I remind you that this table does not belong to Morningside. This table is not a Baptist table. It is the Lord’s table. Any person who professes faith in Jesus Christ is invited to come to this table and take part in these simple elements that remind us of the Father’s love. Let us take this meal together, now.

On the night when he was betrayed, the Lord took bread. He blessed it, broke it, and said, “This is my body, broken for you.” Let us have a prayer of blessing for the bread.

Our heavenly Father, we thank you that we can come today and partake of this bread that represents the broken body of Your Son who lived and died to save us from our sins. We thank You for the past and look forward to being with You in the future. We thank You for loving us and caring for us. Thank You for Your many blessings. In Christ’s name, we pray. Amen.

Just as I am, tho’ tossed about

With many a conflict, many a doubt,

Fightings within and fears without,

O Lamb of God, I come!

Just as I am, Thou wilt receive,

Wilt welcome, pardon, cleanse, relieve,

Because Thy promise, I believe,

O Lamb of God, I come!

Jesus said, “This bread is my body, broken for you.” Eat this whenever you eat it in remembrance of him. Eat ye all of it.

We will have a prayer of blessing now for the cup.

Most gracious heavenly Father, as we begin this new year, we thank You for all the blessings You have given us. We participate in taking this cup now in remembrance of Jesus’ blood, shed so that we may have a new beginning with him. Thank You for what was done for us on Calvary. In Jesus’ name, we pray. Amen.

Just as I am, and waiting not

To rid my soul of one dark blot,

To Thee whose blood can cleanse each spot,

O Lamb of God, I come!

Just as I am without one plea,

But that Thy blood was shed for me,

And that Thou bidd’st me come to Thee,

O Lamb of God, I come!

Jesus said, “This cup is the new covenant in my blood.” Drink it as often as you drink it in remembrance of him. Drink ye all of it.

Being in God’s house and taking this supper together is a wonderful way to begin a new year. This meal reminds us of the very core of our Christian faith. Jesus Christ, the Son of God, was indeed the babe in a manger; but he was more than that. He grew to become a man. His life teaches us how to live. His death on an old rugged cross provides the means for our salvation from our sins. His resurrection from the grave offers us the gift of life eternal.

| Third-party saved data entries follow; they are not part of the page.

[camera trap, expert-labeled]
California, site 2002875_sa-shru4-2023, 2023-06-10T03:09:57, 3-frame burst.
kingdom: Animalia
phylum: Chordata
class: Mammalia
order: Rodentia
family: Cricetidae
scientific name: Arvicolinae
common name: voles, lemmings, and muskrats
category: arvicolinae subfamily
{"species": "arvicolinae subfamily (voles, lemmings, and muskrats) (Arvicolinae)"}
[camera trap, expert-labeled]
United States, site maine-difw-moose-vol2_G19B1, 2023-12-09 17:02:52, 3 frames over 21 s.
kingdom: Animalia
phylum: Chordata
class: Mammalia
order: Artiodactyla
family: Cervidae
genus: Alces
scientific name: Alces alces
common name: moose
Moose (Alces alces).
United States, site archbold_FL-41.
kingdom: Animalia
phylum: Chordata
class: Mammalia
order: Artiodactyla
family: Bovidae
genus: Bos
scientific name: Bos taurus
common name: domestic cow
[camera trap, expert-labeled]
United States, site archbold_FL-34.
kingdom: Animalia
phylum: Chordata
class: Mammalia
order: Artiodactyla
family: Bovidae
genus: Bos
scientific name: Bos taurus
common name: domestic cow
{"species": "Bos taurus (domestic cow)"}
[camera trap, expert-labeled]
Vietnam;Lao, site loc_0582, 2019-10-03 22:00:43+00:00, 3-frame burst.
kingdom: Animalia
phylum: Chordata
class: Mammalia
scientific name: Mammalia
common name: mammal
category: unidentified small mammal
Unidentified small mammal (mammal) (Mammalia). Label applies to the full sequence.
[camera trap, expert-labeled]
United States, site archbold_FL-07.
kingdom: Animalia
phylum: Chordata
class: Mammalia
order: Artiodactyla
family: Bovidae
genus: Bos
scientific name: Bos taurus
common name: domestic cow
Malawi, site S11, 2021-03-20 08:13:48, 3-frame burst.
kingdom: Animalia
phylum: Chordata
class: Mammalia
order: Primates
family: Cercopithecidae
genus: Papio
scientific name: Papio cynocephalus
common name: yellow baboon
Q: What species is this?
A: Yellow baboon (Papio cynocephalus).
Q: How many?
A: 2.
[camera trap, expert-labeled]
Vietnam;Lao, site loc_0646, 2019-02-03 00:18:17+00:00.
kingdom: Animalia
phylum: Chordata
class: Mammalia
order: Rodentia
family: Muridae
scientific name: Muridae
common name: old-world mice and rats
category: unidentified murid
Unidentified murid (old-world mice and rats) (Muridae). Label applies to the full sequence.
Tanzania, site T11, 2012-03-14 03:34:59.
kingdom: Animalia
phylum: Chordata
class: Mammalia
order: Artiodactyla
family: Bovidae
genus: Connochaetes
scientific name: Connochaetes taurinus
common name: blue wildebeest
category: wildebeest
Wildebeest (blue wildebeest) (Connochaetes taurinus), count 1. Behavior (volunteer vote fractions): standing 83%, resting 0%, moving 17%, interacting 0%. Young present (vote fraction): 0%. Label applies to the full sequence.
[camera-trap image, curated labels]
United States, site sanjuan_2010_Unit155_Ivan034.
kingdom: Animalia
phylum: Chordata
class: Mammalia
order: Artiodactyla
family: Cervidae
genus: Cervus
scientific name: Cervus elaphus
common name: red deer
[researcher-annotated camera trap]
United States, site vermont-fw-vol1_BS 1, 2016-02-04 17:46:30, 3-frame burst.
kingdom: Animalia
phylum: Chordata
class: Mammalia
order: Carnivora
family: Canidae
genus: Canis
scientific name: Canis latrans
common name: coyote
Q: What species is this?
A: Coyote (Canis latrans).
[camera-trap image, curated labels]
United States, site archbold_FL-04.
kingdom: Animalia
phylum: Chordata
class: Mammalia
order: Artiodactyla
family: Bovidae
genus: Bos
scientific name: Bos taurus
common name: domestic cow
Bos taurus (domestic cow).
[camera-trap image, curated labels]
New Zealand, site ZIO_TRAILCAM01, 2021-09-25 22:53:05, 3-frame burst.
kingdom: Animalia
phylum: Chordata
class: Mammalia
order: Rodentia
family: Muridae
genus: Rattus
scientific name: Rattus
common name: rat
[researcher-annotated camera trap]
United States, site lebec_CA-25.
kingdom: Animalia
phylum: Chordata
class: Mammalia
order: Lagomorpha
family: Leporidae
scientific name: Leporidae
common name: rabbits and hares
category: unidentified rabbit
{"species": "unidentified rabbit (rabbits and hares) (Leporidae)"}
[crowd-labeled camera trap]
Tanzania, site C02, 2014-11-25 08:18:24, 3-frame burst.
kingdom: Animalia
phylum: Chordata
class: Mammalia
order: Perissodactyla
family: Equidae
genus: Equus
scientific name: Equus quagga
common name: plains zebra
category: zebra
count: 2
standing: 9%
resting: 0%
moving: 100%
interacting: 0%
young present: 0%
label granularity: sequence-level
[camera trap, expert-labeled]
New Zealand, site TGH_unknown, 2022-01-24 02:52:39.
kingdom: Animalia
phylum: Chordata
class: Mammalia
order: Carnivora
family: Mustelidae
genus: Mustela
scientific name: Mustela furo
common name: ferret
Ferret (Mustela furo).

On this first day of the new year, we all have decisions to make. Some have decisions that should be made publicly. If you have never accepted Christ as your Savior, I ask if you could have any better day than this day to acknowledge him as the Lord of your life. Some visiting with us today have been contemplating membership at Morningside. You know that God has led you to this place. Perhaps you have some hesitancy, maybe a little embarrassment about coming down the aisle. I can assure you that this church family would gladly receive you. If God has laid a decision on your heart, I encourage you to respond today as we stand and sing our hymn of commitment, “Jesus, Thy Boundless Love to Me.”